* _Directions for this task_:
Below are records; transcribe only the line with "Is (x=364, y=852)" and those after it, through the last line, without any change.

Spatial reasoning dataset excerpts:
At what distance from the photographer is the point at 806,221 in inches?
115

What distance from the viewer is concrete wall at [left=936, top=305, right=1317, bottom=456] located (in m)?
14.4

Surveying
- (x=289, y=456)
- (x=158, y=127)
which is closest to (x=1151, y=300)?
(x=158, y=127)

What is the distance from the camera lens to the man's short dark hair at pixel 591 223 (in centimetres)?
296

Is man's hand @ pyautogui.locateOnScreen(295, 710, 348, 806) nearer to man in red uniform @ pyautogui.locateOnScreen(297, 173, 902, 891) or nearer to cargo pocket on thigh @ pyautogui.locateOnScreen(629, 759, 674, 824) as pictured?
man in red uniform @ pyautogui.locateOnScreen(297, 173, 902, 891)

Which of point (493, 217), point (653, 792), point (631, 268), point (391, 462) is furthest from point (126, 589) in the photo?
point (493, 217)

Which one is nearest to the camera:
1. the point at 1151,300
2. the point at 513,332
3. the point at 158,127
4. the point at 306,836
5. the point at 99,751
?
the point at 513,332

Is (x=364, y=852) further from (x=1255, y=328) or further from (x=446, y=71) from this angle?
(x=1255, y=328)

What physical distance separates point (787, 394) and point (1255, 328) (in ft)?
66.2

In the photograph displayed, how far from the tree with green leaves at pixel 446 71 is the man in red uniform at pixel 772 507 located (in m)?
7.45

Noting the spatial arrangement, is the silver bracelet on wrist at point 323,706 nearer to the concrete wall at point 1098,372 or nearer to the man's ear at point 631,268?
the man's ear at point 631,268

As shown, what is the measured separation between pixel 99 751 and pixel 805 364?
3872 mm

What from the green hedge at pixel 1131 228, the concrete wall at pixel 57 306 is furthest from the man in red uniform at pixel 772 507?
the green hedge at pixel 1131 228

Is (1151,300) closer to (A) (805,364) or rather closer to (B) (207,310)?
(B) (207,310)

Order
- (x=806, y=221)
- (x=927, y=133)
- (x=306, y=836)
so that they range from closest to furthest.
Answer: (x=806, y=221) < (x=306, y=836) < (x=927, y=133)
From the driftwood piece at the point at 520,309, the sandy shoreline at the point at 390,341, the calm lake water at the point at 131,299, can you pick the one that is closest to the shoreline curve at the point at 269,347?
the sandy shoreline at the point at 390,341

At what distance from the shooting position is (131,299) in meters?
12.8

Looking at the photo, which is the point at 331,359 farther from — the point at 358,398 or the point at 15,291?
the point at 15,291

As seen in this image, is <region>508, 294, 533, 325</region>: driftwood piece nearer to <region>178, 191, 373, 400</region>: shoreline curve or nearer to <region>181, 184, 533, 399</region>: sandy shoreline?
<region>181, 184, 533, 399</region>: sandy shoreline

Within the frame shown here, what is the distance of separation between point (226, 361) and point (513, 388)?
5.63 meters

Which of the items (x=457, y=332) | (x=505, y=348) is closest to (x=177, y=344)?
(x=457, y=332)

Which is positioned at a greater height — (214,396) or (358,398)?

* _Exercise output_:
Is (x=364, y=852) further from (x=1255, y=328) or further from (x=446, y=71) from this angle?
(x=1255, y=328)

What physical distance separates point (787, 394) and point (1255, 328) (in ft)?
66.2

In the photograph displayed, how far from the tree with green leaves at pixel 446 71 is the man in red uniform at pixel 772 507 located (in m)?
7.45

Noting the spatial arrangement, is the silver bracelet on wrist at point 323,706 nearer to the concrete wall at point 1098,372 or nearer to the man's ear at point 631,268?
the man's ear at point 631,268

As shown, what is the measured separation between pixel 99 751 and pixel 805 364?
3872 mm

What from the green hedge at pixel 1131 228, the concrete wall at pixel 57 306 is furthest from the man in red uniform at pixel 772 507?
the green hedge at pixel 1131 228

Is (1151,300) closer to (A) (805,364) or rather closer to (B) (207,310)?
(B) (207,310)

Order
- (x=806, y=221)
- (x=927, y=133)
- (x=306, y=836)
so that they range from closest to furthest.
Answer: (x=806, y=221) < (x=306, y=836) < (x=927, y=133)
From the driftwood piece at the point at 520,309, the sandy shoreline at the point at 390,341, the calm lake water at the point at 131,299, can you pick the one that is closest to the shoreline curve at the point at 269,347?
the sandy shoreline at the point at 390,341

At what distance from the shooting position is (131,299) in meters?
12.8

Looking at the photo, which is the point at 331,359 farther from — the point at 358,398 or the point at 15,291?
the point at 15,291

As seen in this image, is <region>508, 294, 533, 325</region>: driftwood piece nearer to <region>178, 191, 373, 400</region>: shoreline curve or nearer to <region>181, 184, 533, 399</region>: sandy shoreline?
<region>181, 184, 533, 399</region>: sandy shoreline

Within the frame shown here, what is the distance of separation between point (226, 361) and point (513, 388)?
5.63 meters

Which of the items (x=457, y=332) | (x=505, y=348) is closest to (x=177, y=344)?
(x=457, y=332)

Which is positioned at a greater height — (214,396) or (358,398)?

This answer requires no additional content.